> **GIVEN TASK**: Only the lines from the one containing "At what distance do potted" through the final line of the material below should be output, exactly as they stand.

> **RECORDS TO USE**:
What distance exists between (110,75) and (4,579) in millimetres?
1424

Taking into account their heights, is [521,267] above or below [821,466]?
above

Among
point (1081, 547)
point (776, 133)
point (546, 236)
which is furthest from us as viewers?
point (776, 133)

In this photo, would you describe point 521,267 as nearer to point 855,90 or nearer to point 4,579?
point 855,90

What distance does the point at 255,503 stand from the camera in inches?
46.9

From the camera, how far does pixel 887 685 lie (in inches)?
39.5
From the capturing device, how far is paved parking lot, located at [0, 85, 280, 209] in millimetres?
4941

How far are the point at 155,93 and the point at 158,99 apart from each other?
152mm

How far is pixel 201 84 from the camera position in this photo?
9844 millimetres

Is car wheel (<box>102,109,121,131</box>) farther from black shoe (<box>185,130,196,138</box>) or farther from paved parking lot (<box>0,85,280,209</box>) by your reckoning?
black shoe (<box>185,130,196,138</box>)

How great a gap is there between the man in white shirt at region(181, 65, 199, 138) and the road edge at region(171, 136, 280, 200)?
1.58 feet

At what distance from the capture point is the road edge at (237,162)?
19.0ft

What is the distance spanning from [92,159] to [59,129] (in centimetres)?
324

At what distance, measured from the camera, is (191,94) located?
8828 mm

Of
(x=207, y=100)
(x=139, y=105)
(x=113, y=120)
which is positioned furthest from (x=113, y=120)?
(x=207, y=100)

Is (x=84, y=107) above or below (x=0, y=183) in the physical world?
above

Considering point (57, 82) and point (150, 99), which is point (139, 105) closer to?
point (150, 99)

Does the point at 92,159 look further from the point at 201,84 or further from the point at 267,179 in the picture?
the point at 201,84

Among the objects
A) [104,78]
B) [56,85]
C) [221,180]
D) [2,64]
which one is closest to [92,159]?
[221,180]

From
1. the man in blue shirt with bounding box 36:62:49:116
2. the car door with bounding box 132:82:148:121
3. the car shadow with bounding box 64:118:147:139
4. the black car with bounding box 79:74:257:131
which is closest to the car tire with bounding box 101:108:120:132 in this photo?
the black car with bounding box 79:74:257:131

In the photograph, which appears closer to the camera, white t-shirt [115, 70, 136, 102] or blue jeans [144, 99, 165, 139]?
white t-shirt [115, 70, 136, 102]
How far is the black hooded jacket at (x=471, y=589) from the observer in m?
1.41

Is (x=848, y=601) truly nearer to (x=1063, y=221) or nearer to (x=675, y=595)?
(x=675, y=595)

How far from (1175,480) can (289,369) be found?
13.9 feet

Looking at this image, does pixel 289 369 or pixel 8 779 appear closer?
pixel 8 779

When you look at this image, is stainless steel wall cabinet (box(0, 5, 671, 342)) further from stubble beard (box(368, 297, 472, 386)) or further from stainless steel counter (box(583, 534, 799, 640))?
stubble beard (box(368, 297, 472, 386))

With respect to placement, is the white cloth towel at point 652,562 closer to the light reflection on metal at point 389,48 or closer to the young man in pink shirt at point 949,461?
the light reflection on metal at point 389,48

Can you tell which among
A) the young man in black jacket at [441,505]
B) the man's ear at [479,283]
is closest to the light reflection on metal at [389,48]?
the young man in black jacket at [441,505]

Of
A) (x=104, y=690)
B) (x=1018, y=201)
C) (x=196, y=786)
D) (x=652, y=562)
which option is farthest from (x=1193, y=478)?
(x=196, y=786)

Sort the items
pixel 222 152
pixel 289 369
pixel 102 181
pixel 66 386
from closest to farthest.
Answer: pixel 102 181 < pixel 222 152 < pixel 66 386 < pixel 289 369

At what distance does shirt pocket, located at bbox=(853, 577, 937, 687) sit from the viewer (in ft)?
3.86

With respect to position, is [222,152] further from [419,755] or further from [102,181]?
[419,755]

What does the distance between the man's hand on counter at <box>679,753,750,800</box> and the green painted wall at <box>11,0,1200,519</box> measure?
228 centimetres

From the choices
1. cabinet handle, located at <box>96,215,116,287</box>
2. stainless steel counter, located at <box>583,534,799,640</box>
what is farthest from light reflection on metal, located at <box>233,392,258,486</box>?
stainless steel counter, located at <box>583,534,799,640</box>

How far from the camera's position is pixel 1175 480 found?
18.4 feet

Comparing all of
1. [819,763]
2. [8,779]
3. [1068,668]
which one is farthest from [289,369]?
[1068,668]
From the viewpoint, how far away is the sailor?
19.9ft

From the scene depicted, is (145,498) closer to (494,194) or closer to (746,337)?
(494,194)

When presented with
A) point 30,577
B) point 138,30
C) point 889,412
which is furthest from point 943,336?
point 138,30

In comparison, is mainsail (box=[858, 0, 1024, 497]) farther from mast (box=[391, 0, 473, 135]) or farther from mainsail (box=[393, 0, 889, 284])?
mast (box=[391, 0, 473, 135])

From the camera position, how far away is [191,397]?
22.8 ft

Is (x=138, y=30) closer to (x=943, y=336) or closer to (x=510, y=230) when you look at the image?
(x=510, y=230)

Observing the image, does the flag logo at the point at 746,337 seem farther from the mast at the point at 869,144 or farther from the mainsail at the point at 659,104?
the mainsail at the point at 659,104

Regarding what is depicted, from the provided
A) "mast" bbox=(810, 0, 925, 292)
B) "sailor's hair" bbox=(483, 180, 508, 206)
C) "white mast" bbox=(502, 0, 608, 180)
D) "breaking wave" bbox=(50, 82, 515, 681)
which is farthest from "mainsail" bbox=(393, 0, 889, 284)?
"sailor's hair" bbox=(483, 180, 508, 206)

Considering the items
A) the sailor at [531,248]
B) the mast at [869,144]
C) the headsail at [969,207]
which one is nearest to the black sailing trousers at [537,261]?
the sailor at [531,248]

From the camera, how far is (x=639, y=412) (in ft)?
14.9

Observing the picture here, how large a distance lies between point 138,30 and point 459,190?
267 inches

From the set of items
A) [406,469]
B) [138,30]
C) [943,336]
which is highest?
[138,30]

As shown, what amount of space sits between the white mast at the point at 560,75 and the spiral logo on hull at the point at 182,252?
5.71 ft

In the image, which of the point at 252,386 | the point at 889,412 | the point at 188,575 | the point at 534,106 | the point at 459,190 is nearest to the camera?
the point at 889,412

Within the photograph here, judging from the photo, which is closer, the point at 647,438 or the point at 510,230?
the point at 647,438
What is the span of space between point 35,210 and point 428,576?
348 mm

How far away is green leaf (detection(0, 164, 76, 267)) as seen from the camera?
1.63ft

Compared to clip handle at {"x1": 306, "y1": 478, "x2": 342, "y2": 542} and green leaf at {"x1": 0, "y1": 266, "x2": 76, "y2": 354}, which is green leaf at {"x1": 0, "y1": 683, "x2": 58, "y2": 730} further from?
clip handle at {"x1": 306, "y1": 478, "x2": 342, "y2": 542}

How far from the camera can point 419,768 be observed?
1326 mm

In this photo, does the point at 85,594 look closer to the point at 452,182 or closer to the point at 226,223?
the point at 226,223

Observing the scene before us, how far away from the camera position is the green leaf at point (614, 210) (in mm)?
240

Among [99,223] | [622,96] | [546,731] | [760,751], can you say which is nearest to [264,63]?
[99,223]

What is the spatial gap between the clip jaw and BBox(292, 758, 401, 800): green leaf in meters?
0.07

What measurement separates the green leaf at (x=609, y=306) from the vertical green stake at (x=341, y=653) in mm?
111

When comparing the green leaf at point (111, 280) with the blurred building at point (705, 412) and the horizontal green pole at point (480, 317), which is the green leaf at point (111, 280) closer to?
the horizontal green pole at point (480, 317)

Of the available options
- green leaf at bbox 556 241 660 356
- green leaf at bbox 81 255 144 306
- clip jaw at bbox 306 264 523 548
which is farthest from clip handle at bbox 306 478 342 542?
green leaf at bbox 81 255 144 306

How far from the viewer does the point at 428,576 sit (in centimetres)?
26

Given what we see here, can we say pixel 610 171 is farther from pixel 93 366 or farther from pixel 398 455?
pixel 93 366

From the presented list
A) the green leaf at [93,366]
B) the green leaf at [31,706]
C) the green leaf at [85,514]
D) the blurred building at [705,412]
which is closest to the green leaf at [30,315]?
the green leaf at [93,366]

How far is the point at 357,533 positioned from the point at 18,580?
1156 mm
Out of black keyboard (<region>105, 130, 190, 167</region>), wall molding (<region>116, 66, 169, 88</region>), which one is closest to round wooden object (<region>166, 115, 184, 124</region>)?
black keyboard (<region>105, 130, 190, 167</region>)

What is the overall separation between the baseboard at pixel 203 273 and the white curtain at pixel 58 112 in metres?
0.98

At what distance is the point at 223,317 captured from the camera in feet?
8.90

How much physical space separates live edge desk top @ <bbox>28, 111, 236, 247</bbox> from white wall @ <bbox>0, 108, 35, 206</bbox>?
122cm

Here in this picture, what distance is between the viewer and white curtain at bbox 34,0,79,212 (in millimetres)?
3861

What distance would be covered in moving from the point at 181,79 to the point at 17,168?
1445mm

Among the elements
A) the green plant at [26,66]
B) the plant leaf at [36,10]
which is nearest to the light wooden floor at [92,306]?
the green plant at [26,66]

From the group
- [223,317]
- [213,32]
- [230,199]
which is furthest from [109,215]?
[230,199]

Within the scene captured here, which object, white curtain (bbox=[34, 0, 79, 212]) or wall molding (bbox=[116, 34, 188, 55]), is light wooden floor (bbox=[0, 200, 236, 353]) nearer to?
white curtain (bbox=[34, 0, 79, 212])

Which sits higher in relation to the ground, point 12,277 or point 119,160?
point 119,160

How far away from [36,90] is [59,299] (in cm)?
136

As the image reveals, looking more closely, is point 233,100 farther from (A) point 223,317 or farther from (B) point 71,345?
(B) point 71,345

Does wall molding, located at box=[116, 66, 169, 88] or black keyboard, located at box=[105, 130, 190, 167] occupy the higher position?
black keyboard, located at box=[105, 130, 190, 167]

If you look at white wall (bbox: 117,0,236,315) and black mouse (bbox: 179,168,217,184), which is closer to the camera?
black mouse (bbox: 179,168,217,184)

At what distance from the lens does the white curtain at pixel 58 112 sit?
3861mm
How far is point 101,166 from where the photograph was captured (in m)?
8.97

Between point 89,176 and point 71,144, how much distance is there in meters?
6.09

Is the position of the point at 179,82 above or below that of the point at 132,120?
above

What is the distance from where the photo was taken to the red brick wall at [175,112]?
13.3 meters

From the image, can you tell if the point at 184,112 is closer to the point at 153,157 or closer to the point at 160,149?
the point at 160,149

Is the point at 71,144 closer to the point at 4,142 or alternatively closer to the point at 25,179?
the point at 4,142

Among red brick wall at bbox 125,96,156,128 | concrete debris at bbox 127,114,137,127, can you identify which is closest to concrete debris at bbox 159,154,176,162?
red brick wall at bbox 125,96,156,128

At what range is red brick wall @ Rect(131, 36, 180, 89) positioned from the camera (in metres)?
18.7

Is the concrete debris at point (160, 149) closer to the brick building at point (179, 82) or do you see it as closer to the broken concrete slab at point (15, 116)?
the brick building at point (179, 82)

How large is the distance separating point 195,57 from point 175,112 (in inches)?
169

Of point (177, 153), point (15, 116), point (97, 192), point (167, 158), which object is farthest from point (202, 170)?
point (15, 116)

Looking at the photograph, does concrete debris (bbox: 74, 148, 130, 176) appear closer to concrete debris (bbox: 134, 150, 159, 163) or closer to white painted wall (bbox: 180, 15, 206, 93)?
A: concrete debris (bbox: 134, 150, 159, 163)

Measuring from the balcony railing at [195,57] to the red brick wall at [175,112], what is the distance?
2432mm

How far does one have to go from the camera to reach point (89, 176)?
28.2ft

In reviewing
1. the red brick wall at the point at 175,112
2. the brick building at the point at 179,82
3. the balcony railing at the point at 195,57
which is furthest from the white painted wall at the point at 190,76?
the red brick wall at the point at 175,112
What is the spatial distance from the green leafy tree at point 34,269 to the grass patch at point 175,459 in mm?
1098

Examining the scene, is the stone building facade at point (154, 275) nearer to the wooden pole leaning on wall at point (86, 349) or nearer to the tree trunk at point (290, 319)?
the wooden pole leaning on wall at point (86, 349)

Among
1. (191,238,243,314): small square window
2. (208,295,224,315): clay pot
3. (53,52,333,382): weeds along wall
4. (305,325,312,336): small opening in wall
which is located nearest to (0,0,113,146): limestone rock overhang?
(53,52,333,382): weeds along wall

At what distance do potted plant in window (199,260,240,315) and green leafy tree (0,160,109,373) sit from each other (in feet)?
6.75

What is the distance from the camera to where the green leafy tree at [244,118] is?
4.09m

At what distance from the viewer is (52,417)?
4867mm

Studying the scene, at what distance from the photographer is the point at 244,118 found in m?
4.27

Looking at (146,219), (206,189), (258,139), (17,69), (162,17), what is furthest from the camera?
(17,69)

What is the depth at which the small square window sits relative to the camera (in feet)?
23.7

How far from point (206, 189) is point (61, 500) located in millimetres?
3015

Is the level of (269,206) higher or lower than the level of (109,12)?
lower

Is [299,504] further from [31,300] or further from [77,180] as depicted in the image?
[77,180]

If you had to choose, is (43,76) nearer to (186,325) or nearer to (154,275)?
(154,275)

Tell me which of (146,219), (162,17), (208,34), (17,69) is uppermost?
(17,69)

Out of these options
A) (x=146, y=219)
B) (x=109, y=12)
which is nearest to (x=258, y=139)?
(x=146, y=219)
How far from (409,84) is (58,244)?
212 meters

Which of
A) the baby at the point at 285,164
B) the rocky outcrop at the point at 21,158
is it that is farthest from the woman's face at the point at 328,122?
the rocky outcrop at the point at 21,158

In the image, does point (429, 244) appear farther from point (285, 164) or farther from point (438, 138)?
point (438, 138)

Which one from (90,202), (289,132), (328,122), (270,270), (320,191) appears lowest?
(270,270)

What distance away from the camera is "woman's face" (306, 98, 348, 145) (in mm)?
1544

> **EXERCISE OUTPUT**:
At what distance do potted plant in window (199,260,240,315) and green leafy tree (0,160,109,373) sit from each other (in feet)?
6.75

What is the distance from the camera to where the green leafy tree at [244,118] is?
4.09m

At what distance from the viewer is (52,417)?
4867mm

Studying the scene, at what distance from the photographer is the point at 244,118 found in m?
4.27

Looking at (146,219), (206,189), (258,139), (17,69), (162,17), what is furthest from the camera?
(17,69)

What is the depth at which the small square window sits relative to the camera (in feet)?
23.7

How far from point (206, 189) is point (61, 500) located in millimetres?
3015

Is the level of (269,206) higher or lower than the level of (109,12)?
lower

Is [299,504] further from [31,300] or further from [77,180] as depicted in the image?
[77,180]

If you had to choose, is (43,76) nearer to (186,325) or nearer to (154,275)?
(154,275)

Tell me which of (146,219), (162,17), (208,34), (17,69) is uppermost?
(17,69)

Out of these options
A) (x=146, y=219)
B) (x=109, y=12)
which is nearest to (x=258, y=139)?
(x=146, y=219)
How far from (409,84) is (58,244)?
212 meters

Which of
A) the baby at the point at 285,164
B) the rocky outcrop at the point at 21,158
is it that is farthest from the woman's face at the point at 328,122?
the rocky outcrop at the point at 21,158

In the image, does point (429, 244) appear farther from point (285, 164) or farther from point (438, 138)?
point (438, 138)

Which one from (90,202), (289,132), (328,122), (270,270), (320,191) appears lowest?
(270,270)

What distance away from the camera is "woman's face" (306, 98, 348, 145) (in mm)?
1544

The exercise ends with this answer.